A predominant rise in ALT or AST is called a transaminitis pattern and more specifically suggests damage to the liver. There are two things to consider when these enzymes are raised together, (1) how high have they gone/are they going, and (2) what is the ratio? Levels > 1000 suggest major liver injury which occurs with an acute viral hepatitis, drug (e.g. paracetamol) overdose, ischaemic hepatitis or, in very severe cases, autoimmune hepatitis Leves ~100 are more typical of a chronic liver condition like alcoholic hepatitis or chronic viral hepatitis but can also occur as an adverse drug reaction or through a viraemia Levels ~500 can occur with biliary pathology, or with an acute on chronic picture (say an alcohol binge in a patient with chronic and decompensating hepatitis). Another possibility is autoimmune hepatitis.

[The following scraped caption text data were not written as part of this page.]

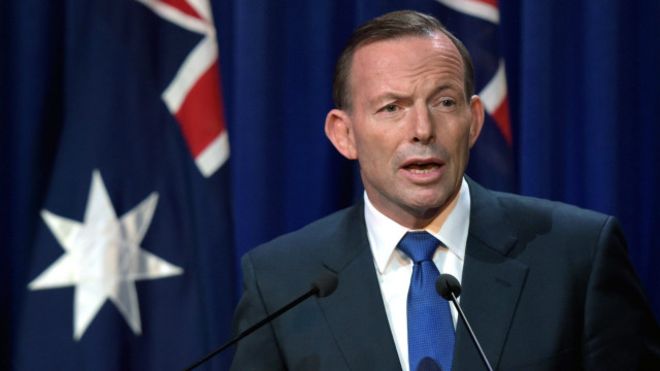 سختگیری بیشتر استرالیا در قوانین اعطای شهروندی سختگیری بیشتر استرالیا در قوانین اعطای شهروندی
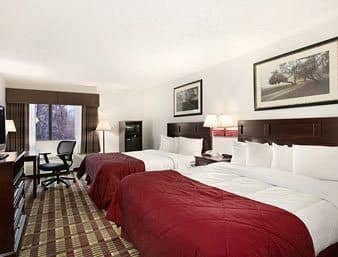 BAYMONT INN AND SUITES BOSTON HEIGHTS/HUDSON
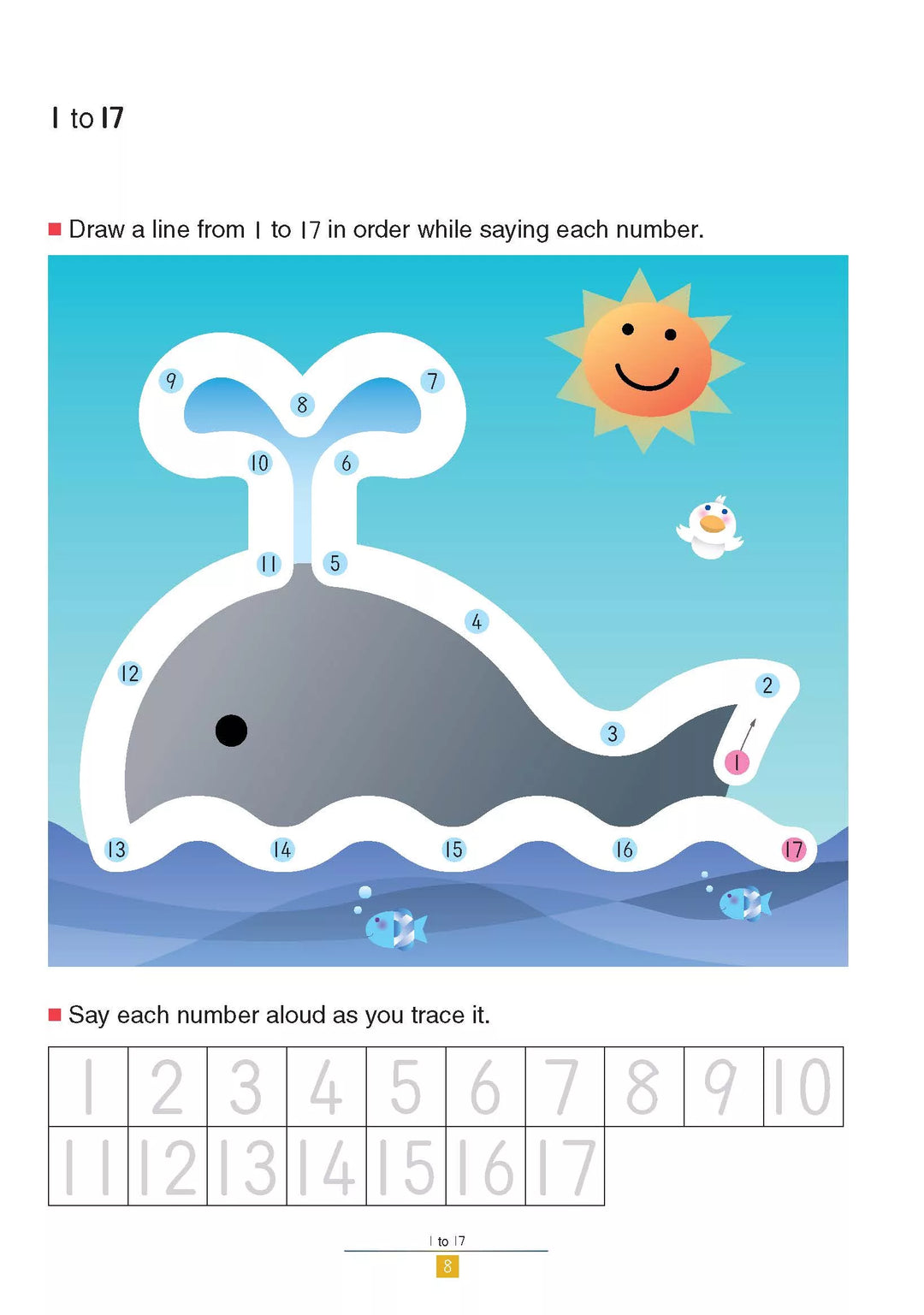 >KUMON Grade  K-1 My Book of Simple Addition Age 4-6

The ratio is important because it can suggest a specific disease process. Classically an AST:ALT ratio of 2:1 suggests alcoholism and this is thought to be related to malnutrition (in particular Vitamin B6, pyridoxine, deficiency). This can be useful in differentiating alcoholic steatohepatitis from non-alcoholic steatohepatitis (NASH) wherein the ratio is usually < 0.8. Where AST is raised higher than ALT, this is also a marker of severity in liver cirrhosis

Bilirubin is a normal physiological break down product of red blood cells. It is included as a liver function test because it is a measure of the liver's ability to metabolise and excrete this substance (similar to creatinine in the kidney). Rises in bilirubin are best considered with the same system as for jaundice, that is, pre-hepatic, hepatic or post-hepatic. An isolated rise in bilirubin may represent the presence of Gilbert's syndrome, a hereditary predisposition to hyperbilirubinaemia through reduced conjugation ability that is worse with a viral-like illness

Albumin is the predominant plasma protein and determinant of plasma volume. It is useful as a measure of synthetic function of the liver (since the liver produces albumin) but with a half-life of about 3 weeks it demonstrates this function over the long-term. Albumin may also fall as part of the acute-phase inflammatory response, e.g. to an infection like sepsis

In contrast to albumin, prothrombin time/international normalised ratio is a marker of the synthetic function of the liver in the shorter term (half-life of 1-3 days) even though it is not typically considered as part of the LFTs. Other causes of an elevated PT/INR would include the use of warfarin or vitamin K deficiency (e.g. with malabsorption).